Teaching Textual Analysis with Textbooks
Review: Voice Lessons: Classroom Activities to Teach Diction, Detail, Imagery, Syntax and Tone (2000) by Nancy Dean and This Means This This Means That: A User’s Guide to Semiotics (2007) by Sean Hall
Somewhere in Teaching as a Subversive Activity, its authors Neil Postman and Charles Weingartner write that, in teaching, there should be a five-year moratorium on the use of all textbooks. I can’t, now, remember the exact context of the claim. So, I could be misremembering, but if I am it suits my present purpose. Certainly, it is a bold, polemical statement, the kind of thing that, if you are familiar with Postman’s writing, you would expect from him. Postman and Weingartner’s book was published in 1971. Maybe, back then, teaching was easier, and teachers had more time and could afford to ignore textbooks. But, I doubt it.
The truth is, teaching is hard work. If textbooks exist that help teachers teach and students learn, and the content is stimulating and relevant, then why wouldn’t teachers, judiciously, use them? And, if textbooks save time in an otherwise frenetic existence, to use them is surely, as your students may say, a no-brainer.

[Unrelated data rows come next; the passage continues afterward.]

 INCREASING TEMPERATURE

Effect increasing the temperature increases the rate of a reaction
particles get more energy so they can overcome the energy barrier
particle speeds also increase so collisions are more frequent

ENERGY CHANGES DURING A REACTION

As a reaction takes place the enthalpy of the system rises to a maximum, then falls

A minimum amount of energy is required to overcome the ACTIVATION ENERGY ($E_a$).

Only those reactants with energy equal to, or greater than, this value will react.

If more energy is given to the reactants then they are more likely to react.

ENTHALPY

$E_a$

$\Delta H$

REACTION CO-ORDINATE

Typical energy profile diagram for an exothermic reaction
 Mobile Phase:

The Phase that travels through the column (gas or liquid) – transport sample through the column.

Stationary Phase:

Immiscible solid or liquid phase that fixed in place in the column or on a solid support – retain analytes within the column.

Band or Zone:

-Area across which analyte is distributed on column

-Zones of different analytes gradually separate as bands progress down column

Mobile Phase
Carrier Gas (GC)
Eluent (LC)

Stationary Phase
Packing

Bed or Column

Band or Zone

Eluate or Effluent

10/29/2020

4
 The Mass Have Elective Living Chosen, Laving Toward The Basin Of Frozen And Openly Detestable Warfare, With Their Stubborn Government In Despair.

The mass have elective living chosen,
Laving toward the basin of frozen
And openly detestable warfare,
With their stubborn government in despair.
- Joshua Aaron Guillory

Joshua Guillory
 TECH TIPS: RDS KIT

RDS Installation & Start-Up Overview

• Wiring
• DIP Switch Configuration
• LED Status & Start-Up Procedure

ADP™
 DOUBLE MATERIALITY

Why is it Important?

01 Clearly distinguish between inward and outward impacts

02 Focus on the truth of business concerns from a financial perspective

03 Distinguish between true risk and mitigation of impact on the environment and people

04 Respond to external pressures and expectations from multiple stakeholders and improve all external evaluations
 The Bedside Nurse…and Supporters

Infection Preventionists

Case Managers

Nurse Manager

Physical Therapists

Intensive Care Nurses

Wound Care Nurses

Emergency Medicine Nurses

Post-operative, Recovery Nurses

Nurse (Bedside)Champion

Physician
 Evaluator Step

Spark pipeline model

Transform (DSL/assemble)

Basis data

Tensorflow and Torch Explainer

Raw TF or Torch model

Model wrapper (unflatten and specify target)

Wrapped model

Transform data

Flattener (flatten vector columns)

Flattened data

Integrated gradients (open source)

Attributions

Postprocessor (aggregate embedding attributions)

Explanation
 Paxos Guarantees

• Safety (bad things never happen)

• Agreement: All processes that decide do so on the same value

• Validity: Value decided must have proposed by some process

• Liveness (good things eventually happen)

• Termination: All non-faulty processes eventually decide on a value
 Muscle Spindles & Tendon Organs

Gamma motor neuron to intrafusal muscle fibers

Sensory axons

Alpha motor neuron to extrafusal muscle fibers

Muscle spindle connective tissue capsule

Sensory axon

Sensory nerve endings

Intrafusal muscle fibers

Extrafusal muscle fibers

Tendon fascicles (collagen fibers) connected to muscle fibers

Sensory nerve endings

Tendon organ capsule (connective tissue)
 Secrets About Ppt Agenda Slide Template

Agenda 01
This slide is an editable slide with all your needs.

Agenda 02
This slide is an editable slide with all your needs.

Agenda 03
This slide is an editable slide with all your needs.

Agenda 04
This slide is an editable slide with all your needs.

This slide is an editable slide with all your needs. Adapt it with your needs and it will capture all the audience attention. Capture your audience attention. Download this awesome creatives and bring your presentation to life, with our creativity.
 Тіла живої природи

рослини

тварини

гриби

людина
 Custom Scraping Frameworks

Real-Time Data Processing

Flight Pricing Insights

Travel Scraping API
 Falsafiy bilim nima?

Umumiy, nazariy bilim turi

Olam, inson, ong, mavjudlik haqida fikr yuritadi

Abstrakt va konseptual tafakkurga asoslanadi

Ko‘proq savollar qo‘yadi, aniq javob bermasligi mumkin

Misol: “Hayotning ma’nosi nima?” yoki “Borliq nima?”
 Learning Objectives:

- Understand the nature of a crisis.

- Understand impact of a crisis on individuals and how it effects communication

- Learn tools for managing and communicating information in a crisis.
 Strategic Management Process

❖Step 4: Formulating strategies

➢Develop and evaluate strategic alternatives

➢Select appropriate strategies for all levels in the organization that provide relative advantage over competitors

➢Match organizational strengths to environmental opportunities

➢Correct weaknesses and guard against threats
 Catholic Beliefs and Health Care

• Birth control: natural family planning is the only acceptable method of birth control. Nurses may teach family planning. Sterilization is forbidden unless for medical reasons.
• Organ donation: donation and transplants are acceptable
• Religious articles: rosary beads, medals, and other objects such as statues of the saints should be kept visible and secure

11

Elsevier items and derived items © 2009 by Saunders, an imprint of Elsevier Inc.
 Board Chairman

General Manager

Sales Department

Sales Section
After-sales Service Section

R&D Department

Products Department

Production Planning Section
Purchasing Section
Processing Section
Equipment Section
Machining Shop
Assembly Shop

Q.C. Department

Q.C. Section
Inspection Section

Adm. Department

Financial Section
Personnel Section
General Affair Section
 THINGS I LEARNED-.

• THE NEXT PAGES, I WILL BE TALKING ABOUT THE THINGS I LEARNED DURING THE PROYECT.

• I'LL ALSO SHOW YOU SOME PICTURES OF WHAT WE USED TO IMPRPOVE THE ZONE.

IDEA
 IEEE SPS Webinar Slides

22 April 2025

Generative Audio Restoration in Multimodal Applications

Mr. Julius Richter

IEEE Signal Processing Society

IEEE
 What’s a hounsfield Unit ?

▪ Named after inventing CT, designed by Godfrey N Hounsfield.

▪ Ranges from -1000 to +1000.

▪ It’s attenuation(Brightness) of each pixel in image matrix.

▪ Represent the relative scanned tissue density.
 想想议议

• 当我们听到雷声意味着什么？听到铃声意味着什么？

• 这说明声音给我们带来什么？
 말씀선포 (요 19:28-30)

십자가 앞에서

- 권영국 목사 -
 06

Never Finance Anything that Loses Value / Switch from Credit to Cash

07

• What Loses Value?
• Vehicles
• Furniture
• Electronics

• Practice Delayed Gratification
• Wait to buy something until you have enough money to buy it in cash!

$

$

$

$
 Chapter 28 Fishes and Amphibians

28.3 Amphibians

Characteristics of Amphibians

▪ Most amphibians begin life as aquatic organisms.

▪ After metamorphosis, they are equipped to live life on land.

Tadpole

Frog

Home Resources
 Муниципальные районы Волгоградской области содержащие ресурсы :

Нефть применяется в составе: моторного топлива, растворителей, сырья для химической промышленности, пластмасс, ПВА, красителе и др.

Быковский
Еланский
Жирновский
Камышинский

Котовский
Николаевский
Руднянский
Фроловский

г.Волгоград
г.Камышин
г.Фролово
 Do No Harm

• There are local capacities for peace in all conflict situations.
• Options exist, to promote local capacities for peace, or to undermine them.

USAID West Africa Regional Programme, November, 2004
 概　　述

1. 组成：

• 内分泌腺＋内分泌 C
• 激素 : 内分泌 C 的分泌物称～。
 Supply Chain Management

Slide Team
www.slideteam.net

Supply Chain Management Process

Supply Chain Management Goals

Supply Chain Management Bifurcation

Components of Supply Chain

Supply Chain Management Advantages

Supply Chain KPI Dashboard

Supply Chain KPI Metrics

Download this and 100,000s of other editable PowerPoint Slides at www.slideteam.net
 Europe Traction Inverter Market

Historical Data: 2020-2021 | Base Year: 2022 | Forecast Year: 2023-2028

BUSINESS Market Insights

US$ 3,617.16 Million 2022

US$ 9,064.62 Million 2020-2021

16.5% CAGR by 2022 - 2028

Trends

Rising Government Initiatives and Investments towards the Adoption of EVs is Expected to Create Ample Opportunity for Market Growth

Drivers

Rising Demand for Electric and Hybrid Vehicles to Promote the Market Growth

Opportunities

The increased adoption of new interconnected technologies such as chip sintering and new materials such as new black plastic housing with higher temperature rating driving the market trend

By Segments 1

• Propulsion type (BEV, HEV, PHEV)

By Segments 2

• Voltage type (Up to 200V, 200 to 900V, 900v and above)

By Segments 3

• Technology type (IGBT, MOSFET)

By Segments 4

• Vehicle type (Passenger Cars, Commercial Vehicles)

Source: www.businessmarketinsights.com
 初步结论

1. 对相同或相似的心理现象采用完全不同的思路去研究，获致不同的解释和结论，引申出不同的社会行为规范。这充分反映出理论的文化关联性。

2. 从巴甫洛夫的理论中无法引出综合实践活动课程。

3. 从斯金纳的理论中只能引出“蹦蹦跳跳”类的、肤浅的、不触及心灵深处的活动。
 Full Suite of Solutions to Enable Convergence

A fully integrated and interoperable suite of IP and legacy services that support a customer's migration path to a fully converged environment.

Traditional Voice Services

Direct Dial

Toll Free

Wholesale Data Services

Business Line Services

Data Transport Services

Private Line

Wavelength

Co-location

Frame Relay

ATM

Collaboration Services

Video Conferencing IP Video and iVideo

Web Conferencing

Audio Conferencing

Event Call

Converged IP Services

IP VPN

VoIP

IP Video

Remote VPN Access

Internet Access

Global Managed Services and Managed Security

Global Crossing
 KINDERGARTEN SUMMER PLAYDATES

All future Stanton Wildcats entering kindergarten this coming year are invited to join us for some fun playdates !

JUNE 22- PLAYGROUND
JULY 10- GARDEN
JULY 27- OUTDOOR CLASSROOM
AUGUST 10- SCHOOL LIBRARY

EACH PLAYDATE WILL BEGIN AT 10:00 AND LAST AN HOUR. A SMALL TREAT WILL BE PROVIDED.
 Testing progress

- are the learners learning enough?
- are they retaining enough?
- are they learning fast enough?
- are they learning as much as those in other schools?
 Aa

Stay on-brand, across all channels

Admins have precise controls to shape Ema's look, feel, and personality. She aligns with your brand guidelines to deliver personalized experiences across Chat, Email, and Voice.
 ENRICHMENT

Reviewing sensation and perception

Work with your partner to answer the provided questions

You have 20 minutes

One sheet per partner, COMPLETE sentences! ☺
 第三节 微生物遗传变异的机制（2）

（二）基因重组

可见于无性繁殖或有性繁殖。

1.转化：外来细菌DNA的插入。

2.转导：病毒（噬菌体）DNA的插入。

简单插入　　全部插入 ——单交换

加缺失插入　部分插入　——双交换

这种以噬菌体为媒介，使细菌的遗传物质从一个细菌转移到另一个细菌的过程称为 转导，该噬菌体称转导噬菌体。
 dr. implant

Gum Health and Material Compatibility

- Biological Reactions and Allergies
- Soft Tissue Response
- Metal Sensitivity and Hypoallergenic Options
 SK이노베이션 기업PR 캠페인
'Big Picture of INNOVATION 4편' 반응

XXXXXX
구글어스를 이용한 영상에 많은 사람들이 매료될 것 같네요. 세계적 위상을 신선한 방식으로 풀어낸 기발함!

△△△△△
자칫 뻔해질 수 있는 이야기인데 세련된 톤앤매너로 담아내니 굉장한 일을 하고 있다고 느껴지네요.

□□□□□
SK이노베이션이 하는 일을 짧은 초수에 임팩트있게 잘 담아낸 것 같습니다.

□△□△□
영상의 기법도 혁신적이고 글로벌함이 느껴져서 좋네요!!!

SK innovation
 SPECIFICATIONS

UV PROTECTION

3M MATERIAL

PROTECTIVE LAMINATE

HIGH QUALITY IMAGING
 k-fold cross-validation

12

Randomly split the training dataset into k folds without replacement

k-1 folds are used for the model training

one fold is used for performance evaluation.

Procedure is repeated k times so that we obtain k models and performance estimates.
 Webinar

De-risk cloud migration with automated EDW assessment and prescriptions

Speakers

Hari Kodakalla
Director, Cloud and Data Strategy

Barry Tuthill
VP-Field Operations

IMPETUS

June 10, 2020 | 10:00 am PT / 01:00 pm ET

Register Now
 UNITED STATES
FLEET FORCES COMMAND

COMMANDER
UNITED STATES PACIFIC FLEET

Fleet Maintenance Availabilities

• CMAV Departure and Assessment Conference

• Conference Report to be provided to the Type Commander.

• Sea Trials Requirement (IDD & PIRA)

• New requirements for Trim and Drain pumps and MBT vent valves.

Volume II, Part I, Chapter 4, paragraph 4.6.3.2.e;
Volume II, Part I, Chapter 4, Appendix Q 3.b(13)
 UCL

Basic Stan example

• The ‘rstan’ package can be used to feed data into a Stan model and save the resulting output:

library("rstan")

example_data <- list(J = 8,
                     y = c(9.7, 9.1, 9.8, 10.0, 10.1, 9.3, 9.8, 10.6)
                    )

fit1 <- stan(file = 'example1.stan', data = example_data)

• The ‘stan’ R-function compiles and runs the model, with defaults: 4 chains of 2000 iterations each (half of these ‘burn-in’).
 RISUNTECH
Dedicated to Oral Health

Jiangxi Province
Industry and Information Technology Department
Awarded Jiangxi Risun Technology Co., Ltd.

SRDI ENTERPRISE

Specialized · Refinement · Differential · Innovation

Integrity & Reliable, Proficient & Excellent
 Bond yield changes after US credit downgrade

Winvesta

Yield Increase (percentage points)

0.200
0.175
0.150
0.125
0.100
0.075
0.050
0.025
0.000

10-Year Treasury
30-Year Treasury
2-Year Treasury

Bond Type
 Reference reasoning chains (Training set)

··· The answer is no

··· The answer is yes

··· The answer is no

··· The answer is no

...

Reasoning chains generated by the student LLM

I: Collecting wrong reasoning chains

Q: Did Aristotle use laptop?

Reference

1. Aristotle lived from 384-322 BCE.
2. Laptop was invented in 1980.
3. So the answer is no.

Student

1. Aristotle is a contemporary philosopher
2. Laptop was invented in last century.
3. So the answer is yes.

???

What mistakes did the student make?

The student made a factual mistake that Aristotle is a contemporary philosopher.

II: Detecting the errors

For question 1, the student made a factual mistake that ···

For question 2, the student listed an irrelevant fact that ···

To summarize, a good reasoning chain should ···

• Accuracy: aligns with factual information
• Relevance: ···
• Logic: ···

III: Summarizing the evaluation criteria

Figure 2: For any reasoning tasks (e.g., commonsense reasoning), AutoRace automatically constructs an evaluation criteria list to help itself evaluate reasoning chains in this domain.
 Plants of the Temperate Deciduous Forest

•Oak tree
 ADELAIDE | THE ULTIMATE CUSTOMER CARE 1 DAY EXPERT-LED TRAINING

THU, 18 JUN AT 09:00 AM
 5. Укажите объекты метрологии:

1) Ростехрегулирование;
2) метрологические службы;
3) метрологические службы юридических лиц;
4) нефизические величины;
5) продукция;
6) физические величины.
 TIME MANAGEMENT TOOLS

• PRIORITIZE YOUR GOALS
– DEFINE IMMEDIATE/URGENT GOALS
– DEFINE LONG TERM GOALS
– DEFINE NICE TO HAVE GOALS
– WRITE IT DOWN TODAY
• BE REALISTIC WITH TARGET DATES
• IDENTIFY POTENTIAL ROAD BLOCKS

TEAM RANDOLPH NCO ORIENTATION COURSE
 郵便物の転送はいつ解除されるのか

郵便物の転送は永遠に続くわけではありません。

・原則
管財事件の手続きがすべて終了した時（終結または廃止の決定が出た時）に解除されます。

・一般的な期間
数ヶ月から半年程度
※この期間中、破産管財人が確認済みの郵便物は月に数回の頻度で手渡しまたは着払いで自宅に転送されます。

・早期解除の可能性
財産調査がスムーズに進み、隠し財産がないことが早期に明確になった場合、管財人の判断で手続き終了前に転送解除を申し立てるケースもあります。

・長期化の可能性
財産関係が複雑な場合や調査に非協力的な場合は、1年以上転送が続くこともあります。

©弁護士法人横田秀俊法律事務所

There are two textbooks that I have put to work in my classroom for several years now: The first is Voice Lessons: Classroom Activities to Teach Diction, Detail, Imagery, Syntax and Tone (2000) by Nancy Dean. The second is This Means This This Means That: A User’s Guide to Semiotics (2007) by Sean Hall. Both books contain short activities, with each activity lasting from five to fifteen minutes. The activities in both books can be used at the beginning of lessons as ‘warmer activities’ and enable students to ‘get down to business’ as soon as they enter the classroom. Alternatively, the activities can be selected more purposely to provide focus to a lesson, or they may be used as homework to reinforce learning. However used, the activities in both books are appropriately challenging for students of IB Language and Literature, and develop skills and understanding very relevant to the IB Language and Literature course and its assessment components.
Dean’s book is all about the written mode, and has a particular focus on literature. It contains 100 self-contained exercises. Designed, originally, for the Advanced Placement English curriculum in the United States, Voice Lessons aims to encourage the development of close, critical reading skills, focusing on five areas: diction, detail, imagery, syntax, and tone. Each individual exercise follows the same model; there is a quotation from a literary text, two directed questions for students, and a short extension activity in which students are asked to apply their understanding. At the end of the book, Dean includes a helpful ‘discussion’ section in which each of the 100 quotations is considered.
Hall’s book does for the visual mode what Dean’s book does for written texts. Its title contains that forbidding word, semiotics. It is probably no wonder that the word engenders fear; the writing of the foremost ‘semioticians’, writers such as Roland Barthes, Jean Baudrillard, Jacques Derrida, and Charles Sanders Peirce, to name drop a few, are seldom recognized for the conspicuous simplicity of their prose. The brilliance of Hall’s book is the way that it straightforwardly demystifies semiotics. He provides a sequence of 75 images, each with an explanation provided on the image’s reverse side, for students to consider. It’s ideal for teaching visual texts in a way that students find fun and engaging. The visual images in Hall’s book are, as you would expect, reproduced, where appropriate, in colour. The IB does not, at the time of writing, publish Language and Literature examinations in colour.
That time flies is bad news that we need to live with. But, we can at least control how we spend the time we do have. Voice Lessons and This Means This Means That will save you time for other things and, along the way, may inform your teaching.